Commercially available feature films will be used to improve English language listening skills in context-dependent situations; to demonstrate the experiences of ESL individuals within English-speaking cultures; to provide a basis for exploration and elaboration on informal and socioculturally driven uses of the language. The use of films will provide examples of American language and culture in well-scripted scenes by professional actors who are fluent but non-native speakers of English. Students will be required to maintain dialog journals, answer content-specific questions, mimic actor performance from scenes in the movie, and actively participate in class discussions regarding vocabulary, context-dependent expressions, non-verbal expressions, American stereotypes, emotional reactions to the films, and contrast their culture to the American culture.
The primary focus of the course as a whole will be the use of these linguistic and cultural artifacts as a way of entering into a more nuanced discussion relating to the challenges of simultaneously learning a new language, finding comfort in a new culture and protecting one's own cultural identity. The use of films and cinema-driven discussion offers a decidedly humanist framework to a learning process that often centers only on the technical challenges of adaptation. Therefore, the course will only rely on test-based grading only to the extent that this supports the function of keeping students engaged with course content. More significantly, the artistic and creative variations of the course's 'primary text' (in the form of selected films) will open the door for a more personal level of discursive engagement that may even bring passionate disposition to the way that students use their evolving language skills.
Therefore, the final grade will primarily depend on how engaged a student is in class activities, and secondarily on quiz scores and the completion of three survey questionnaires.
Textbook: none required, although ESL vocabulary and grammar reference texts will come in handy
Materials Students Must Provide: journal/notebook that must be turned in to the professor at the end of the semester; students should possess or have access to personal media players such as home theatres, DVD players or personal computers/laptops. Accounts with Netflix or access to streaming web content are also recommended to enable personal or home viewing of assigned films.
Syllabus
Week 1: The first week of class is spent providing materials to students in preparation for the first film presentation, including film background information, character and vocabulary lists, and content questions.
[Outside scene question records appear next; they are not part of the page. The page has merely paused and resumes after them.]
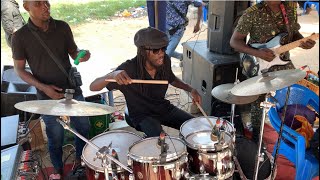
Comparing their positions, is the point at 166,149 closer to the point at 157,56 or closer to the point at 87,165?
the point at 87,165

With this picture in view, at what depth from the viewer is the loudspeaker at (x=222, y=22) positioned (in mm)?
3631

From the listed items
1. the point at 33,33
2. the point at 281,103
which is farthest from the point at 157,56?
the point at 281,103

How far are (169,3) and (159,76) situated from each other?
1.79 m

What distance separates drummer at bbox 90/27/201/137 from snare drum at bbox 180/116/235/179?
47 cm

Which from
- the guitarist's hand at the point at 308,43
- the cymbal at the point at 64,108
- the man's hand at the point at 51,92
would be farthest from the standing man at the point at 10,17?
the guitarist's hand at the point at 308,43

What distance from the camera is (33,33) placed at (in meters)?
2.57

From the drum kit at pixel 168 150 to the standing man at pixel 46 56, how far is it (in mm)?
587

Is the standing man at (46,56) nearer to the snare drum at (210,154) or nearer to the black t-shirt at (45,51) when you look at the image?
the black t-shirt at (45,51)

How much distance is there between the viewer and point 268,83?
201cm

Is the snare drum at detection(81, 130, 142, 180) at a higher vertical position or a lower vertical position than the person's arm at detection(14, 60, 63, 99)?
lower

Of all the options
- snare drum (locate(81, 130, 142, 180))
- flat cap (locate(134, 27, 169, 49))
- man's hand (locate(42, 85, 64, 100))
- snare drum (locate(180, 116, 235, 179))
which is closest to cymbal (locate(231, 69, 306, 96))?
snare drum (locate(180, 116, 235, 179))

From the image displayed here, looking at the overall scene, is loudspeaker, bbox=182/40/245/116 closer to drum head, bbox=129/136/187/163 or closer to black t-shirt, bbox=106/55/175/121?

Students will also go through a process of nominating and voting on which award-winning (Academy, Sundance, Cannes only) films to be viewed during weeks 3 through 12.
Weeks 2-12: Each class will begin by presenting selected scenes without sound and then analyzing them as a class. The scenes will be viewed again with the soundtrack and altered perceptions examined in class. A 45 minute segment of the film containing these scenes will then be viewed without interruption, during which students will be expected to write down the dialog and make notes concerning any questions they may have. This presentation will be followed by a review and discussion of vocabulary, difficult phrases and intonation, and context-dependent expressions. Students will be expected to try and mimic actor dialog and intonation. One film will be presented in this manner each week.
Week 7: As the midway point of the semester, this course session will be dedicated to open discussion on the cultural experiences unique to students in the classroom relating to the integration of the English language, American culture and preexisting cultural identities. The session will facilitate a discussion in which students describe the manner in which watching the film's used in the course have enhanced their abilities to adapt to American culture or whether they have confounded them. This will be an opportunity for students and instructor to openly discuss expectations, experiences and feelings pertaining to the process of cultural and linguistic integration.